Potavanich, Tisiruk January 2016 (has links)
Academic perspectives on the meanings of luxury often link luxury to status or conspicuous consumption, assuming that luxury derives its meaning primarily from a traditional viewpoint, in which it is narrowly associated with generic economic and social displays of superiority, as attained through the rhetoric of wealth (Vickers and Renand, 2003; Vigneron and Johnson, 2004). However, this traditional view of luxury fails to appreciate the cultural and emotional complexity of luxury consumption: this rather limited interpretation therefore risks rendering consumers as passive and primarily homogeneous entities. This thesis argues that the term ‘luxury’ has little meaning unless it is integrated within the current ‘practices’ of consumer culture. Thus, the study conceptualises luxury from a consumer perspective, wherein meanings are understood as resulting from luxury consumption practices adopted by diverse sets of consumers across cultures. Sixteen UK and Sixteen Thai undergraduate and postgraduate students were selected to participate in two stages of data collection, involving collage construction, in-depth interviews and further fieldwork. The findings extends the existing research on luxury by developing four practices of luxury consumption: caretaker, escapist, self-transformation, and status-based. Accordingly, the study proposes an alternation view of luxury as ‘everyday luxury’, a view in which consumers can transfer and incorporate self-defined luxuries into everyday contexts.
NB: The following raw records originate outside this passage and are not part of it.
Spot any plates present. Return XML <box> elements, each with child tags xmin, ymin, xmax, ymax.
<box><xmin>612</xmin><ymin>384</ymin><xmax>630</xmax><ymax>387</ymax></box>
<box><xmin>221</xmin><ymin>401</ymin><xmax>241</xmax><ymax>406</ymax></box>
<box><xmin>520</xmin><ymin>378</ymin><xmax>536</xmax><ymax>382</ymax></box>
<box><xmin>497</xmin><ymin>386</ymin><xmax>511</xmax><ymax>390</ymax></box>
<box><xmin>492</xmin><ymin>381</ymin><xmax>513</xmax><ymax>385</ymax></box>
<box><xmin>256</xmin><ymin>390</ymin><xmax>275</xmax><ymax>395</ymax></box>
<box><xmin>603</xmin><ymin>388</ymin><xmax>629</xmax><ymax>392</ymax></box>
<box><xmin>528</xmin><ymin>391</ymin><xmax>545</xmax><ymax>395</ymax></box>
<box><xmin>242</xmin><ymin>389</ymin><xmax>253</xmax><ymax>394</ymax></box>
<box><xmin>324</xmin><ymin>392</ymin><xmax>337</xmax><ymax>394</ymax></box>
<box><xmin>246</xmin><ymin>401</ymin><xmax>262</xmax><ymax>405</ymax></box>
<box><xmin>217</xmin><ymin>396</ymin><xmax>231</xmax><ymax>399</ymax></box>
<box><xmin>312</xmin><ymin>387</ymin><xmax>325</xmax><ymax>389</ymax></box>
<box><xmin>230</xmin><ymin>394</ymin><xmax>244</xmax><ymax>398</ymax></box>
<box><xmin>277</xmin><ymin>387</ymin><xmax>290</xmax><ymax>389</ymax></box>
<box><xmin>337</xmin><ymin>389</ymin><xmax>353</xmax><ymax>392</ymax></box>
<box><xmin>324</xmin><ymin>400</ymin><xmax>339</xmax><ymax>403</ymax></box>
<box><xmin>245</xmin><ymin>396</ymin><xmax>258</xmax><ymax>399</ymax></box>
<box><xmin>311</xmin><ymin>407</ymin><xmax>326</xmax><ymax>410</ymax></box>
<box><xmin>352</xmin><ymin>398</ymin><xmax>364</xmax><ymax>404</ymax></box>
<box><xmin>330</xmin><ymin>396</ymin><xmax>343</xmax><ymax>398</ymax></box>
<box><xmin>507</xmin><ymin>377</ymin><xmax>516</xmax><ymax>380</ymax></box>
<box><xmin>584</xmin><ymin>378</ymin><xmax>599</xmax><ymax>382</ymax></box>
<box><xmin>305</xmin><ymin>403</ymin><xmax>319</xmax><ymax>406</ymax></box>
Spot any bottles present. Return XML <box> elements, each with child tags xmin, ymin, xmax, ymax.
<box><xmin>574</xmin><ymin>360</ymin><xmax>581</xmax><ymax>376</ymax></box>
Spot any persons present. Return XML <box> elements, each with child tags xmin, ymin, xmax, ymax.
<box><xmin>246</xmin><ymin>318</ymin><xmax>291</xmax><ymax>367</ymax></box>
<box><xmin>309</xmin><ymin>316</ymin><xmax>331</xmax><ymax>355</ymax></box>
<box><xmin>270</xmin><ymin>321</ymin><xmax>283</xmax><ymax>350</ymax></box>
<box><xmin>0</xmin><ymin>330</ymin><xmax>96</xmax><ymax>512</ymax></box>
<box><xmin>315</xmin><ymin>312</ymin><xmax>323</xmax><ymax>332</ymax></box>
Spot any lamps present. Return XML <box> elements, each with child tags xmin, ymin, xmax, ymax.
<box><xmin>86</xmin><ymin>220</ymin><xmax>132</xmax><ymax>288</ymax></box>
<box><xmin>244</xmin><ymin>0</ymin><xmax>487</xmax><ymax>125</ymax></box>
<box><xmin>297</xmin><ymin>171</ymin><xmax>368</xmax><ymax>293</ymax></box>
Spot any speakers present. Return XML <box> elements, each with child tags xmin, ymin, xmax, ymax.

The notion of everyday luxury fundamentally allows us to move beyond a purely materialistic understanding of luxury in order to reach a metaphysical account of luxury as a subjective, moral, ephemeral and immaterial concept present in our everyday living. Moreover, this idea considerably fulfils our understanding of contemporary luxury so that traditional luxury (Veblen, 1902) and everyday luxury can co-exist within the concept of luxury. Overall, the subjective truth of the meaning of luxury in a cross-cultural context is regarded as combining the construct and outcome of a reciprocal interaction between both traditional and everyday luxury, the understanding of the self and morality within different cultures and societies, and different reflections on individuals’ lived experiences.